Una prima tesi, ponendo l’accento sull’attività creatrice, riconduce il diritto d’autore al genus dei diritti della personalità; la seconda, focalizzandosi sul profilo patrimoniale, reputa che l’autore sia titolare del diritto di sfruttare economicamente l’opera; la terza inquadra il diritto d’autore alla stregua di una situazione giuridica complessa, all’interno della quale si distinguono due diversi diritti, l’uno di natura patrimoniale e l’altro volto a tutelare la personalità.
Relativamente alla suddetta distinzione occorre precisare che:
- per diritto patrimoniale d’autore s’intende il diritto allo sfruttamento economico dell’opera da parte del suo titolare;
- il diritto morale d’autore, invece, è il diritto che attiene alla paternità dell’opera, anche quando vi sia stata l’alienazione delle facoltà di sfruttamento economico.
La teoria del diritto d’autore quale situazione giuridica complessa è da ritenersi preferibile, in quanto coerente con il disposto normativo di cui alla Legge 22 aprile 1941 n. 633 la quale, rispettivamente agli articoli 12 e 20, distingue tra protezione dell’utilizzazione economica dell’opera e protezione dei diritti sull’opera a difesa della personalità dell’autore.

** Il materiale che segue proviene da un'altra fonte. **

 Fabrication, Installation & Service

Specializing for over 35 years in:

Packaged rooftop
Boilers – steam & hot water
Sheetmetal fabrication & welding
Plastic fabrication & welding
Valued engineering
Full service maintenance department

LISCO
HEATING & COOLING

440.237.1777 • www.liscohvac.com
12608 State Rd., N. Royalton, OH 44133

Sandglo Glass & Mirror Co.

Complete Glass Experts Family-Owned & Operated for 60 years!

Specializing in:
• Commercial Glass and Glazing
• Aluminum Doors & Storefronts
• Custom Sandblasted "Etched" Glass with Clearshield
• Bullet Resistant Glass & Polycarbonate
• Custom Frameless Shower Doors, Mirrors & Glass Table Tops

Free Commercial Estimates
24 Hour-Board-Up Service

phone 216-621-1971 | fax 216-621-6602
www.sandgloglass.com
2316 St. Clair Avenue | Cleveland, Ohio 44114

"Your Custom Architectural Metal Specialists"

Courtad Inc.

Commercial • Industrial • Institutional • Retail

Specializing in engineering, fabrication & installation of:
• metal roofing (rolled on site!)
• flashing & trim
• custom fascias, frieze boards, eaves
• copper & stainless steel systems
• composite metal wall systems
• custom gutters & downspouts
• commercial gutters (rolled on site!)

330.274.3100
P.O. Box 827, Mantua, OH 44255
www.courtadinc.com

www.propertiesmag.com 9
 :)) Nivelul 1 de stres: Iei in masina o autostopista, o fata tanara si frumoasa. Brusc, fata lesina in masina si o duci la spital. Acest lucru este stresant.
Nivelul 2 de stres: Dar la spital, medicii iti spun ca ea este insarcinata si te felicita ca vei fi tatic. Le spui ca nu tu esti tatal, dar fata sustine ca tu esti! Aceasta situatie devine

È proprio nella disciplina della trasmissione mortis causa del diritto d’autore che emerge la distinzione tra il profilo personale (art. 23) e quello patrimoniale (art. 115), precisando che solo quest’ultimo può essere oggetto di successione ereditaria.
Nel regolare la sorte della propria opera intellettuale, per l’autore possono verificarsi due ipotesi: che l’opera sia in corso di pubblicazione ovvero che sia stata già pubblicata tramite un editore. Nella prima fattispecie sembra debba ragionarsi in termini di successione negli obblighi e nei diritti che sorgevano in capo all’autore per effetto della conclusione del contratto di edizione, per cui si avrà successione nel rapporto contrattuale. Nella seconda fattispecie, invece, si verificherà una mera successione nel diritto di utilizzazione economica dell’opera già pubblicata.
In mancanza di una disposizione testamentaria sul punto, la legge si occupa di dettare criteri suppletivi volti all’amministrazione ed alla rappresentanza dei diritti e degli interessi coinvolti, sia sotto il profilo morale che patrimoniale. Le norme di riferimento sono gli articoli 116 e 117 della Legge 22 aprile 1941 n. 633:
– l’art. 116 prevede che l’amministrazione e la rappresentanza degli interessi della comunione sia conferita a uno dei coeredi o a persona estranea alla successione e se i coeredi trascurano la nomina o se non si accordano sulla nomina medesima, entro l’anno dall’apertura della successione, l’amministrazione è conferita alla Società italiana degli autori ed editori (SIAE), con decreto del tribunale del luogo dell’apertura della successione, emanato su ricorso di uno dei coeredi o dell’Ente medesimo;
– l’art. 117 statuisce che l’amministrazione curi la gestione dei diritti di utilizzazione dell’opera senza, però, poter autorizzare nuove edizioni, traduzioni o altre elaborazioni, né l’adattamento dell’opera alla cinematografia, alla radiodiffusione ed alla incisione su apparecchi meccanici, senza il consenso degli eredi rappresentanti la maggioranza per valore delle quote ereditarie, salvi i provvedimenti dell’autorità giudiziaria a tutela della minoranza, secondo le norme del Codice civile in materia di comunione.